» **Document section**
As I made my way to the ice cream case and retrieved my Choco Taco (which was indeed delicious) I reflected on the way in which Mr. Skateboard illustrates the world in which we live. His hate was easily roused and rapidly dispensed. For him, the fact that he was forced to make an eighteen-inch detour was enough to render me subhuman and deserving of abuse. This is the way of the world today. Hatred is just one political opinion, one religious belief, one lane change or one offensive comment away from rearing its head. When hate arrives, evil can follow.

Recently we have seen the havoc wrought when a society ceases to believe that people have inherent value- People in Wal-Mart shot because of their ethnicity. Men working for ICE shot for doing the jobs they were hired to do. Police officers attacked and mocked by the citizens they were trying to protect. Others killed seemingly on a whim at a nightclub or county fair.

» **Provided data**
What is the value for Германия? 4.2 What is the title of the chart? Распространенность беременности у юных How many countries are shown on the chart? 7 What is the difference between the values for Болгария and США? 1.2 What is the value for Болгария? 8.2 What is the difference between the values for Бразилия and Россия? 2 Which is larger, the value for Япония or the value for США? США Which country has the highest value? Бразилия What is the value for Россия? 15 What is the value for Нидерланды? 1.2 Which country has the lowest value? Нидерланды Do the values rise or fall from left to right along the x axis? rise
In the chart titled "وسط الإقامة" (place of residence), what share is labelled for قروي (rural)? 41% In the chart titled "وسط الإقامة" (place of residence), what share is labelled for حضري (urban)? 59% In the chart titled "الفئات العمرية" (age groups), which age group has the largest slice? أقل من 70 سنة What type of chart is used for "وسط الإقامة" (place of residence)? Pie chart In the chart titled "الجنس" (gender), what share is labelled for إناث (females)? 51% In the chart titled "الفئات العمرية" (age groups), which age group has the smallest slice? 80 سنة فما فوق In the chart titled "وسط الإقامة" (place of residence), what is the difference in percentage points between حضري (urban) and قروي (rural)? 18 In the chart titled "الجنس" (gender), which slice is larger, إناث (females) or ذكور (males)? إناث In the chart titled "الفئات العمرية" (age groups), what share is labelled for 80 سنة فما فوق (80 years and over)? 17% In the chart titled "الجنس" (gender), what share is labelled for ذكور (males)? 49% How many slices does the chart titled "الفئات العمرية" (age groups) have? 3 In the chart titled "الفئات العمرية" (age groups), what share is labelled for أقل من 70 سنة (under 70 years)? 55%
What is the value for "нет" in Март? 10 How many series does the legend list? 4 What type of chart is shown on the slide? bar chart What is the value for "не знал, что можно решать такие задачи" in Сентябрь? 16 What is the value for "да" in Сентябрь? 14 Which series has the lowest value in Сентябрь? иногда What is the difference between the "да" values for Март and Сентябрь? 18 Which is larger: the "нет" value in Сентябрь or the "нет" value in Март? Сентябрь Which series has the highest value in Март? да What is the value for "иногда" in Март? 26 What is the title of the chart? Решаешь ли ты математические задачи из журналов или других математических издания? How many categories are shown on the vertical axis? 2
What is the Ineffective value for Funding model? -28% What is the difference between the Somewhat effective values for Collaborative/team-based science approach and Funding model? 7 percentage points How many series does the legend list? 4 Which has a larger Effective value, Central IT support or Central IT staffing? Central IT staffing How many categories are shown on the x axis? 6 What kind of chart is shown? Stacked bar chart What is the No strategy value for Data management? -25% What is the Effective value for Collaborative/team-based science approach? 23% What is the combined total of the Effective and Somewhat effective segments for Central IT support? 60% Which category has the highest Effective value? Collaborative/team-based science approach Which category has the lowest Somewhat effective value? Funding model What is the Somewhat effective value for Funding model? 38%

» **About this exercise**
Write out everything in the passage about hatred, word for word, from "As I made my" down to "evil can follow.".

» **Written answer**
As I made my way to the ice cream case and retrieved my Choco Taco (which was indeed delicious) I reflected on the way in which Mr. Skateboard illustrates the world in which we live. His hate was easily roused and rapidly dispensed. For him, the fact that he was forced to make an eighteen-inch detour was enough to render me subhuman and deserving of abuse. This is the way of the world today. Hatred is just one political opinion, one religious belief, one lane change or one offensive comment away from rearing its head. When hate arrives, evil can follow.